Poursuivez l'extrait sur les garanties du contribuable lors d'une vérification de comptabilité, à partir de sa dernière phrase.

■ EXTRAIT DU TEXTE ■

==================================================

2. En premier lieu, aux termes du 7 de l'article 158 du code général des impôts dans sa rédaction alors applicable : " Le montant des revenus et charges énumérés ci-après, retenu pour le calcul de l'impôt selon les modalités prévues à l'article 197, est multiplié par 1,25. Ces dispositions s'appliquent : / 1° Aux titulaires de revenus passibles de l'impôt sur le revenu, dans la catégorie des bénéfices industriels et commerciaux (...), réalisés par des contribuables soumis à un régime réel d'imposition : / a) Qui ne sont pas adhérents d'un centre de gestion ou association agréés (...) ". Aux termes de l'article L. 48 du livre des procédures fiscales : " A l'issue d'un examen contradictoire de la situation fiscale personnelle au regard de l'impôt sur le revenu ou d'une vérification de comptabilité, lorsque des rectifications sont envisagées, l'administration doit indiquer, avant que le contribuable présente ses observations ou accepte les rehaussements proposés, dans la proposition prévue au premier alinéa de l'article L. 57 ou dans la notification mentionnée à l'article L. 76 , le montant des droits, taxes et pénalités résultant de ces rectifications. (...) ". Il résulte de ces dernières dispositions que l'indication du montant des conséquences financières des rectifications proposées constitue une garantie pour le contribuable vérifié. Par suite, dans le cas où elle procède à la vérification de la comptabilité d'une entreprise dont les bénéfices sont taxés au titre de l'impôt sur le revenu global du foyer auquel appartient le contribuable qui les réalise, l'administration doit indiquer à ce contribuable, par une notification faite à son adresse personnelle, les conséquences financières des rectifications envisagées.

==================================================

■ DONNÉES FOURNIES ■

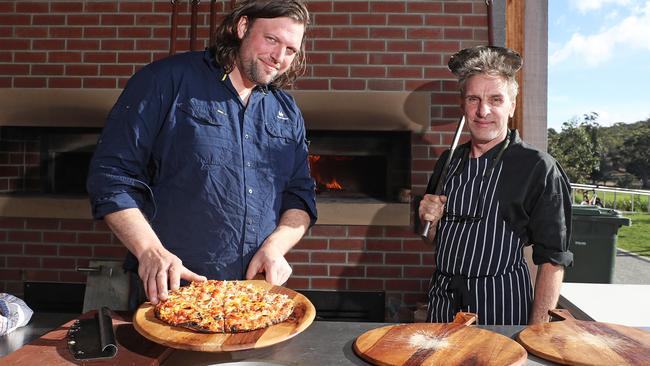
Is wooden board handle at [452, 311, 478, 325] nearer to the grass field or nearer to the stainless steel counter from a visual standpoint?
the stainless steel counter

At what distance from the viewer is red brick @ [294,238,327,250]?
3.42 meters

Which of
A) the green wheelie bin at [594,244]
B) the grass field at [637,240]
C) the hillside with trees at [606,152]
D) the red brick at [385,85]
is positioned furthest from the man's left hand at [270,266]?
the grass field at [637,240]

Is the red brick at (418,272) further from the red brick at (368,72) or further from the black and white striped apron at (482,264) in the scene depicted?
the black and white striped apron at (482,264)

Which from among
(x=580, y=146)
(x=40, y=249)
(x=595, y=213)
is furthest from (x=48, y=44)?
(x=580, y=146)

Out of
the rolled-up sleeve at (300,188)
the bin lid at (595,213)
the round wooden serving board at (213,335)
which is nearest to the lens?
the round wooden serving board at (213,335)

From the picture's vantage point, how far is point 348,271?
3.42m

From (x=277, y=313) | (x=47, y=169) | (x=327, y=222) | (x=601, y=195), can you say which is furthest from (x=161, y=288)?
(x=601, y=195)

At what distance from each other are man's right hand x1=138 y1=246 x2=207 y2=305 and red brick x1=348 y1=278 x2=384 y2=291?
220 cm

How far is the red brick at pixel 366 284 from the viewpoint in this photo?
3.42 metres

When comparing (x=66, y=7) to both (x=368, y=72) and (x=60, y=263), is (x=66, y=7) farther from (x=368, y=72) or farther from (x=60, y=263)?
(x=368, y=72)

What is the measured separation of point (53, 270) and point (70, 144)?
802mm

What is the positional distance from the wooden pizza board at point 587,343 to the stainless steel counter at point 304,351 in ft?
0.10

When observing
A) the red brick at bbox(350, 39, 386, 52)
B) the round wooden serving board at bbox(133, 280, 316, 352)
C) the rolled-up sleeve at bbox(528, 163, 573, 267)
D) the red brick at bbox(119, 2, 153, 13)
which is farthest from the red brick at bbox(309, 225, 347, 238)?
the round wooden serving board at bbox(133, 280, 316, 352)

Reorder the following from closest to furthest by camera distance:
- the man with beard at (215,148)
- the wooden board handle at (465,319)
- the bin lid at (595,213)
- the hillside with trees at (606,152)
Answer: the wooden board handle at (465,319)
the man with beard at (215,148)
the bin lid at (595,213)
the hillside with trees at (606,152)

==================================================

■ RÉPONSE ■
3. Il résulte de l'instruction que les bénéfices industriels et commerciaux rectifiés réalisés par M. B... au titre des années 2012 et 2013 lui ont été notifiés, à l'adresse de son activité, par une proposition de rectification n° 3924 du 20 juillet 2015, laquelle renvoyait, en ce qui concerne ses conséquences financières, à la proposition de rectification n° 2120 du même jour notifiée à M. et Mme B... à leur adresse personnelle. Cette dernière proposition, qui se borne à tirer les conséquences financières du contrôle de l'activité exercée par M. B... sur l'imposition sur le revenu de son foyer fiscal, intègre l'application du coefficient de 1,25 prévu par le 7 de l'article 158 du code général des impôts. Dans ces conditions, M. B... n'a pas été privé de la garantie prévue par les dispositions précitées de l'article L. 48 du livre des procédures fiscales, nonobstant la circonstance que la proposition de rectification n° 3924 qui lui a été adressée ne fait pas également mention de l'application de ce coefficient.

4. En second lieu, aux termes de l'article L. 76 B du livre des procédures fiscales : " L'administration est tenue d'informer le contribuable de la teneur et de l'origine des renseignements et documents obtenus de tiers sur lesquels elle s'est fondée pour établir l'imposition faisant l'objet de la proposition prévue au premier alinéa de l'article L. 57 ou de la notification prévue à l'article L. 76. Elle communique, avant la mise en recouvrement, une copie des documents susmentionnés au contribuable qui en fait la demande ".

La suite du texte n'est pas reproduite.